LIST OF TASKS -
(a) Answer these questions from the text on CORS:
(i) What three things must two URLs have in common to count as the same origin under the Same Origin Policy?
(ii) What kind of attack was the Same Origin Policy put in place as the first line of defense against?
(iii) According to the section "3. What Is CORS?", what enforces the CORS policy by allowing or preventing scripts from accessing the response?
(b) Pick up the text on CORS after its last sentence and keep writing it.

1. Introduction

These days, the web pages we visit, frequently make requests to different servers in order to provide us with the data we see. This is called Cross-Origin Resource Sharing (CORS) and in this tutorial, we’re going to be discussing what it is, how the CORS policy is implemented in browsers, and why we have preflight requests.

2. What Is the Same Origin Policy?

Before we talk about CORS, let’s take a step back and introduce the Same Origin Policy (SOP); a default security measure in browsers that restricts how scripts from one origin interact with resources from another origin (cross-origin).

In the SOP context, we consider two URLs to be of the same origin if they have the same scheme, domain, and port number (if the URL includes a port). For example, https://www.baeldung.com and https://www.baeldung.com/about have the same origin, whereas https://www.baeldung.com and http://www.baeldung.com do not because of the difference in the scheme.

Browsers implementing the Same Origin Policy restrict website scripts served on one origin from making requests to another origin using methods such as XMLHttpRequest or the Fetch API.

The Same Origin Policy was put in place as the first line of defense to protect against cross-site request forgery attacks. However, eventually, developers noticed it is useful to be able to request resources from APIs on different domains and take advantage of the functionalities provided by another party. Due to this, the CORS policy was proposed and subsequently introduced to allow cross-origin resource sharing under certain conditions. Let’s learn more about how this happens in the following section.

3. What Is CORS?

To address the need for accessing third party APIs, the CORS policy determines how scripts served by one origin can request resources on another origin. The CORS policy defines specific HTTP headers that need to be included in the request/response interaction; allowing the server to communicate which origins it will allow requests from. The browser then enforces this by allowing or preventing scripts from accessing the response.

DATA -
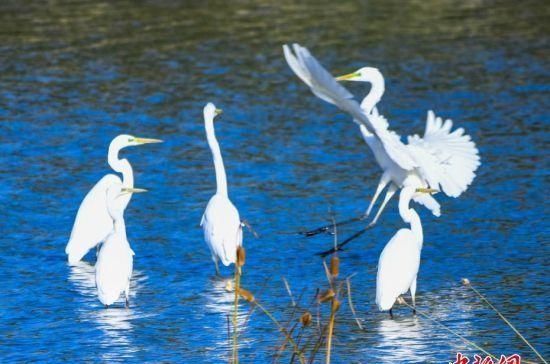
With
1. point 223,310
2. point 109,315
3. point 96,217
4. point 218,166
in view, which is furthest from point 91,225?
point 223,310

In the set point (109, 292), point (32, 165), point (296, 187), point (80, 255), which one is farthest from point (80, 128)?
point (109, 292)

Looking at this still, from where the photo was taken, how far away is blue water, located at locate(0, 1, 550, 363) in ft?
23.4

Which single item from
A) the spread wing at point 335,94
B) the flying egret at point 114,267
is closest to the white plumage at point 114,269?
the flying egret at point 114,267

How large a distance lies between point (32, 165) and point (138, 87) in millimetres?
3304

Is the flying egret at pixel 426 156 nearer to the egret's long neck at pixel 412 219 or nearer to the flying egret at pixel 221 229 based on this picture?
the egret's long neck at pixel 412 219

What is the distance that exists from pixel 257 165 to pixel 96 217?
8.57 ft

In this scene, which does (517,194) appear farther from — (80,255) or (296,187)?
(80,255)

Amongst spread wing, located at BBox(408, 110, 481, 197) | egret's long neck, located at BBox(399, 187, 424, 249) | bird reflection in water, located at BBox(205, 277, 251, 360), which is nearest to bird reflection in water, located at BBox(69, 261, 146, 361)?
bird reflection in water, located at BBox(205, 277, 251, 360)

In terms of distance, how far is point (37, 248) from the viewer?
29.2ft

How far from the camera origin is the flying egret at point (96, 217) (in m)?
8.49

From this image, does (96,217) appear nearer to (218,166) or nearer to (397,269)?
(218,166)

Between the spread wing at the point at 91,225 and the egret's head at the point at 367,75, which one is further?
the egret's head at the point at 367,75

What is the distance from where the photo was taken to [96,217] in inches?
344

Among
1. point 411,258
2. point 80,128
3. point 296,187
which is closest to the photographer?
point 411,258
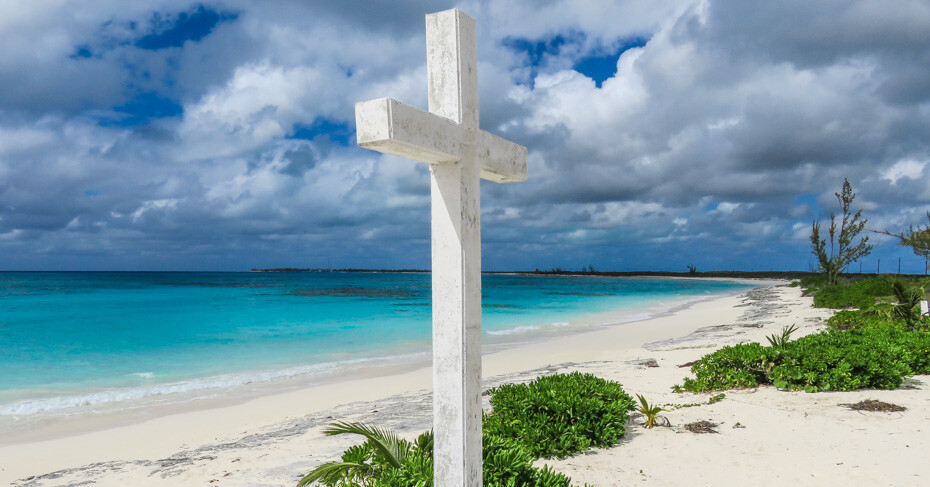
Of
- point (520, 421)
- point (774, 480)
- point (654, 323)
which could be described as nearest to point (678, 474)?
point (774, 480)

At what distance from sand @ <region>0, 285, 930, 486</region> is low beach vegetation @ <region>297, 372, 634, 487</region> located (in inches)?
9.3

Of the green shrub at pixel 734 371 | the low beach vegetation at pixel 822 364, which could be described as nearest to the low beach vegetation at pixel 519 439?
the green shrub at pixel 734 371

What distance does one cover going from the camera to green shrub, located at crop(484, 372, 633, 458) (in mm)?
5234

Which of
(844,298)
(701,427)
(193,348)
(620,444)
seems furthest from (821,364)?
(193,348)

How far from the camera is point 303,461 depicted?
5.71 metres

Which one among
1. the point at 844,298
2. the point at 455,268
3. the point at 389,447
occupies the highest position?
the point at 455,268

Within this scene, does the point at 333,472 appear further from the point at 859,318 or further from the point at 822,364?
the point at 859,318

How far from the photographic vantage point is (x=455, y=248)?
290 cm

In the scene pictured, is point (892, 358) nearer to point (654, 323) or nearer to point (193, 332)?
point (654, 323)

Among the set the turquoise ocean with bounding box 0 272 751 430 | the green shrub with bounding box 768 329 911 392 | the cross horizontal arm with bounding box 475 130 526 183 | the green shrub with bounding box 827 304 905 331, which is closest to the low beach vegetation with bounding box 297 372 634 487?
the cross horizontal arm with bounding box 475 130 526 183

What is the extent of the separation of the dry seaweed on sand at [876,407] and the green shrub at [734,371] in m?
1.30

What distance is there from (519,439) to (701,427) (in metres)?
2.17

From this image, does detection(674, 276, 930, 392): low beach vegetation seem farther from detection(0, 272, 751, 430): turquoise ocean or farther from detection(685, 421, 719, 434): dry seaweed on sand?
detection(0, 272, 751, 430): turquoise ocean

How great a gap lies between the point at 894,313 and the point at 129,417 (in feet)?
52.7
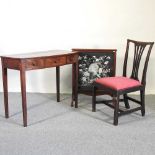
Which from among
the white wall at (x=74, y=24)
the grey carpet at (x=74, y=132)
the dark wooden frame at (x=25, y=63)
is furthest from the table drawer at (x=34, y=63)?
the white wall at (x=74, y=24)

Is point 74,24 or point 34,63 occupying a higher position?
point 74,24

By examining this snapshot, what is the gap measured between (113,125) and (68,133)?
1.70 ft

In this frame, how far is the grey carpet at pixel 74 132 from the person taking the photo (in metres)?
2.28

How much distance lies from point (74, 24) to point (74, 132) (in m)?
1.82

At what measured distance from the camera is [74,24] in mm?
3865

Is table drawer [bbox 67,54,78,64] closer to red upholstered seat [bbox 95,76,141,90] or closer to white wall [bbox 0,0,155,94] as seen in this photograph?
red upholstered seat [bbox 95,76,141,90]

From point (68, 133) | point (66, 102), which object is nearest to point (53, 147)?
point (68, 133)

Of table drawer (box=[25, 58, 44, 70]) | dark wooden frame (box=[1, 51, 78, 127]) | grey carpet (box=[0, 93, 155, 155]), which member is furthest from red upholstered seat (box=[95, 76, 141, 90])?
table drawer (box=[25, 58, 44, 70])

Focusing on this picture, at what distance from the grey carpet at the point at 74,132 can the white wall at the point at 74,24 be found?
96cm

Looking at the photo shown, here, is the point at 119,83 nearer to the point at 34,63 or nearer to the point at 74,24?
the point at 34,63

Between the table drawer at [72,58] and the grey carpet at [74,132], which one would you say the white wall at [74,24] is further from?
the grey carpet at [74,132]

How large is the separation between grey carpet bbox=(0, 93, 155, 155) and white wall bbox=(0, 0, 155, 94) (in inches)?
37.9

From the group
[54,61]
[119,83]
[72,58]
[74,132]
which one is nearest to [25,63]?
[54,61]

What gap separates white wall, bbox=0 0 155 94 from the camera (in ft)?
12.5
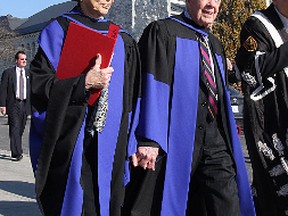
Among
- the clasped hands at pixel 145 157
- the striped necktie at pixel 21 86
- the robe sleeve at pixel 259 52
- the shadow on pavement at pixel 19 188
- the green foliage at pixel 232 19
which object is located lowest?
the shadow on pavement at pixel 19 188

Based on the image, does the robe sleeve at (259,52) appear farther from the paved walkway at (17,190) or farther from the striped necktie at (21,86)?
the striped necktie at (21,86)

FINAL RESULTS -
(a)
(i) The same scheme, domain, and port number (if the URL includes a port).
(ii) Cross-site request forgery attacks.
(iii) The browser.

(b)
When it comes to cross-origin requests, there are three types that the browser deals with:

3.1. Simple Requests

A simple request is a request which fulfills the following:

  • It is a GET, HEAD, or POST request
  • Only sends automatic User-Agent headers or CORS Safelisted Headers such as Accept, Accept-Language, Content-Language, Content-Type
  • The Content-Type header can only have the values application/x-www-form-urlencoded, multipart/form-data and text/plain
  •  Does not use a ReadableStream object
  •  XMLHttpRequest.upload does not have an event listener attached to it

Let’s take a look at the following simple CORS request initiated by this snippet of Javascript which runs on https://www.site.com:

const xhr = new XMLHttpRequest(); 
const url = 'https://www.api.com?q=test'; 
xhr.open('GET', url); 
xhr.onreadystatechange = requestHandler; 

This will generate the following exchange between the browser and https://www.api.com:

  • First, the browser sends the request with an origin header identifying the origin to the https://www.api.com server
  • The server responds with the requested data and also includes an access-control-allow-origin header set to https://www.site.com which indicates to the browser that the server allows requests from this origin
  • The browser will enforce this by allowing the requestHandler method to access the response data

We can summarise this exchange in the image below:

Simple Request

The access-control-allow-origin header is one of the main CORS headers a server can use to show what requests it will allow. The value of this header can either be a single origin to tell the browser to allow access to that specific origin, or it can be * which tells the browser to allow any origin.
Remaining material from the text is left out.